La morphologie des vases trouvés atteste ainsi qu’il y a bien une consommation du vin notamment dans la sphère domestique durant cette période. Elle montre aussi une demande très forte de vases à boire, comme le prouve l’afflux de kotylai protocorinthiens à décor subgéométrique constitué de lignes verticales avec plusieurs bandes d’épaisseur à mi-hauteur. Les cratères proto-corinthiens sont assez rares à Crotone, mais la demande de grands vases ouverts reste assez forte. D’un point de vue morphologique, les cratères de Crotone se caractérisent par un bord uniforme, épais et incliné vers l’extérieur.
Pourtant, en étudiant les décors de plusieurs fragments, il semblerait que Crotone s’écarte du modèle corinthien par la présence de champs de métope plus élevé, des trémolos verticaux disposés de façon oblique, et non horizontale, et des bandes ondulées qui se développent horizontalement sur l’épaule. Les formes sont donc dilatées avec un manque de précision pour le trait qui s’éloigne de la clarté et de l’aspect serré des décors proto-corinthiens. C’est une évolution qui reste tout de même assez lente mais qui montre bien un remaniement et un assouplissement des motifs.
Cette rareté de la figuration humaine sur les vases de Crotone prouve également que les décors n’ont pas réussi à dépasser le stade de la simple répétition des motifs sub-géométriques. Le décor s’appauvrit ainsi progressivement ce qui empêche une solide production orientalisante.
La production d’époque archaïque
La production céramique de Crotone reste dans un cadre de reprise et d’adaptation des thèmes du répertoire corinthien, ce qui crée un certain isolement.
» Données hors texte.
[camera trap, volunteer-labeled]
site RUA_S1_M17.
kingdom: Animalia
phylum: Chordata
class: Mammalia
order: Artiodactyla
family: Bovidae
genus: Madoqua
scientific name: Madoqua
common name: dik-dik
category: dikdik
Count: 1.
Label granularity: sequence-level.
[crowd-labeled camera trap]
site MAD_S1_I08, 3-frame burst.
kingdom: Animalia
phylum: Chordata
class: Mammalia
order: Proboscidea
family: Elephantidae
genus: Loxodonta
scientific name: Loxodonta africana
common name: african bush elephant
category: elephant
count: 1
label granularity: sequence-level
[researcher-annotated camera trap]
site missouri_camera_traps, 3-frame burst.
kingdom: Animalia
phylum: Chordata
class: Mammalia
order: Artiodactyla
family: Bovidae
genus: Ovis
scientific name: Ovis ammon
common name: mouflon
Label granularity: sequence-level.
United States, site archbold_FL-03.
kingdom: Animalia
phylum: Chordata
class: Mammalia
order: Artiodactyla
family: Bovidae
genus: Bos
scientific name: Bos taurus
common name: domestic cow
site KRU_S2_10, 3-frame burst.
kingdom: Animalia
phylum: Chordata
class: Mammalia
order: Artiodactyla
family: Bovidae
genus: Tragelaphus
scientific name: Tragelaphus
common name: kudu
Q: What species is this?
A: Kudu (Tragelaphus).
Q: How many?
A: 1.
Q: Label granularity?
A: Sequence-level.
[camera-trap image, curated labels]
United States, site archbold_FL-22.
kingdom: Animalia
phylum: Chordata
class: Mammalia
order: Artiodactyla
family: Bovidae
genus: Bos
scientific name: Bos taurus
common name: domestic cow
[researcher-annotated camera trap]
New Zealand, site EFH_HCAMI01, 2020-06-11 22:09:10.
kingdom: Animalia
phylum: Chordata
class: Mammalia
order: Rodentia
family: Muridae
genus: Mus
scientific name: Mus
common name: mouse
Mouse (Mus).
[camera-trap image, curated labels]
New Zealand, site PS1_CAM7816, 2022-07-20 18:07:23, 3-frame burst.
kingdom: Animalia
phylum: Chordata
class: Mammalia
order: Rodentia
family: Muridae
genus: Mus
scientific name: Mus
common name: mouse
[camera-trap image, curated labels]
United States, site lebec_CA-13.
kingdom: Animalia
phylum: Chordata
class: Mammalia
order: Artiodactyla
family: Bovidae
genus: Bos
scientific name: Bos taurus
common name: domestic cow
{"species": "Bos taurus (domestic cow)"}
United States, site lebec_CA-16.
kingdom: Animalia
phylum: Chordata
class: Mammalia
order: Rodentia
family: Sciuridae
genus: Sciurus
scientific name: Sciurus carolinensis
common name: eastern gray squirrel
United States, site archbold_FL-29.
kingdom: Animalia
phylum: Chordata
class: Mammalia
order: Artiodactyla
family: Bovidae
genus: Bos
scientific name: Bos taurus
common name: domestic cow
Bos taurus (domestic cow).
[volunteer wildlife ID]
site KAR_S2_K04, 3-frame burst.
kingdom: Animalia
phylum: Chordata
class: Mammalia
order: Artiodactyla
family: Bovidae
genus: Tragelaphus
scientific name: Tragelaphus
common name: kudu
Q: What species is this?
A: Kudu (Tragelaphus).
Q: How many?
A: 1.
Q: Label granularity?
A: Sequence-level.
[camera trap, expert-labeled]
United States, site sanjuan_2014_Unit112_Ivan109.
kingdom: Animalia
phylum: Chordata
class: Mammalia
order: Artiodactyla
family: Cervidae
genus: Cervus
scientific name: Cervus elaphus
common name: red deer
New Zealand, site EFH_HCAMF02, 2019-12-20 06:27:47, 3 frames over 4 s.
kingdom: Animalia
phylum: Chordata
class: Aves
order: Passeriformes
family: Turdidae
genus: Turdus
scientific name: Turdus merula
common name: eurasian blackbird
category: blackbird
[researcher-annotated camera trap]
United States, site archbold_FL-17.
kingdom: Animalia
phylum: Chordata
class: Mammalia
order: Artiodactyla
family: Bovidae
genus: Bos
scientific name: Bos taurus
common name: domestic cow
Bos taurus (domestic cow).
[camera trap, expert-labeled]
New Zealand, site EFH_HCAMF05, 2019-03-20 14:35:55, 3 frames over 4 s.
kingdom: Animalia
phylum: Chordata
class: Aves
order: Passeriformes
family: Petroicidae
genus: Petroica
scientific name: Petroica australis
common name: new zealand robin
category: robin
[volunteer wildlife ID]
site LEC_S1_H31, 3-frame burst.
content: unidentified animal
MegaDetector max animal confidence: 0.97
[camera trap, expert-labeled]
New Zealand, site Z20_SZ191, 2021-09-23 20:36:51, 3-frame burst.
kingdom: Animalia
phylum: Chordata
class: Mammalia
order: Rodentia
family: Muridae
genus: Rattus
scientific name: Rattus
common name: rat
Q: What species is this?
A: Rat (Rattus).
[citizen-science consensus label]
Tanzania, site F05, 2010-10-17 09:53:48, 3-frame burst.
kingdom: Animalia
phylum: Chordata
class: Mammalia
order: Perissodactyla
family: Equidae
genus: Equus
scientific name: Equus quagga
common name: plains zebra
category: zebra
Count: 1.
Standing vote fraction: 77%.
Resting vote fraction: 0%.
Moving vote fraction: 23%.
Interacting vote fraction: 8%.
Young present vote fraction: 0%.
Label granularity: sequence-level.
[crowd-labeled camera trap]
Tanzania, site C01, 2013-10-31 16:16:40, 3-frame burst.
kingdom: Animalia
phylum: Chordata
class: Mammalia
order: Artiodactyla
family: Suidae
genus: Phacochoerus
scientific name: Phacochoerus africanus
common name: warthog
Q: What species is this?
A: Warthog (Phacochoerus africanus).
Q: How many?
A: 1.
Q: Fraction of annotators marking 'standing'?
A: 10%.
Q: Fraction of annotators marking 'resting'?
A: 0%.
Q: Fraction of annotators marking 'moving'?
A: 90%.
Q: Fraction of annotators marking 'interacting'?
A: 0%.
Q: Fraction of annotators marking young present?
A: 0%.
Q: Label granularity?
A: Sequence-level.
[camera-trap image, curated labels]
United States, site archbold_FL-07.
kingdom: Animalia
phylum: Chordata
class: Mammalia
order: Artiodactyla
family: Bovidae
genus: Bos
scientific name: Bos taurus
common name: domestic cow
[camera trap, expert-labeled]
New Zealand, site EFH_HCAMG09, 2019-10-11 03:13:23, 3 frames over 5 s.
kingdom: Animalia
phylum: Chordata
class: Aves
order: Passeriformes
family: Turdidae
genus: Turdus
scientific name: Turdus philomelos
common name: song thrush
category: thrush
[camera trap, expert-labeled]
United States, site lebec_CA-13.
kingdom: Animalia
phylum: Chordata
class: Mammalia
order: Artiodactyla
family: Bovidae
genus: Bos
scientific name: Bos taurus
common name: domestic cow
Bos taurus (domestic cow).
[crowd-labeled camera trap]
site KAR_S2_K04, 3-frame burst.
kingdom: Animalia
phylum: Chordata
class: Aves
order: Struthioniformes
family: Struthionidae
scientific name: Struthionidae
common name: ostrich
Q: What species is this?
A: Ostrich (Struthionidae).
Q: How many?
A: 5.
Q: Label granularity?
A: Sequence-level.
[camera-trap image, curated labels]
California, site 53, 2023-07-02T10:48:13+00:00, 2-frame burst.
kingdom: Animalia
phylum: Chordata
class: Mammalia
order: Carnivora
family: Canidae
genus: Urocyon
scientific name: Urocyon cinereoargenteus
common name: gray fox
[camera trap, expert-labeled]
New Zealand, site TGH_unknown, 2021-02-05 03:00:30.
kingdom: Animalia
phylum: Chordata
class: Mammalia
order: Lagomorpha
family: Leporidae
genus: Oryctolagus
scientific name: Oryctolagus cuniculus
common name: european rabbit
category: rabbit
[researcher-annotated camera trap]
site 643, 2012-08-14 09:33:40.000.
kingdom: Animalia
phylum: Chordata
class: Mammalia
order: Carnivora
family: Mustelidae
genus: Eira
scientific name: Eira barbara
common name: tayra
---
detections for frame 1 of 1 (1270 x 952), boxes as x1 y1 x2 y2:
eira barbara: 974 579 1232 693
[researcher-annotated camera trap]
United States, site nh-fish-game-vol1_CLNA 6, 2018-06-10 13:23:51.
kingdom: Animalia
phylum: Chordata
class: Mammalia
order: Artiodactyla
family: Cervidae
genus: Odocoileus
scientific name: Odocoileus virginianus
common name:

Cela engendre une incapacité à changer pour se mettre à jour face aux changements de goûts des différentes époques. Parallèlement, de nombreux ateliers sur la côte ionienne, qui imitent les vases corinthiens, sont crées.
Les ateliers de Crotone ont, tout de même, produit quelques vases à figures noires qui ont été découverts essentiellement dans le sanctuaire de Taverna di Circo Marina. Ces vases sont réalisés à partir d’une argile locale épurée dont la couleur tend vers le rose clair et le jaune pâle et représentent essentiellement des décors animaliers.
Même si cela ne signe pas la fin de la production de vase à Crotone , celle-ci s’épuise rapidement pour n’être plus constituée, à partir du VIe siècle av. J.-C., que de vases non décorés ou seulement par un décor de bandes de lignes monochromes sur de grands espaces vides.
Bibliographie
- M. Denoyelle, M. Iozzo, La céramique grecque d’Italie Méridionale et de Sicile, Paris, 2009.
- L. Lepore, P. Turi (dir.), Caulonia tra Crotone e Locri, atti del convegno internazionale, (Firenze, 30 maggio-1 giugno 2007), Florence, 2010.
- C. Sabbione, < L’artigianato artistico >, dans Crotone, atti del ventitreesimo Convegno di Studi sulla Magna Grecia (Taranto 7-10 Ottobre 1983), Tarente, 1984, p. 245-301.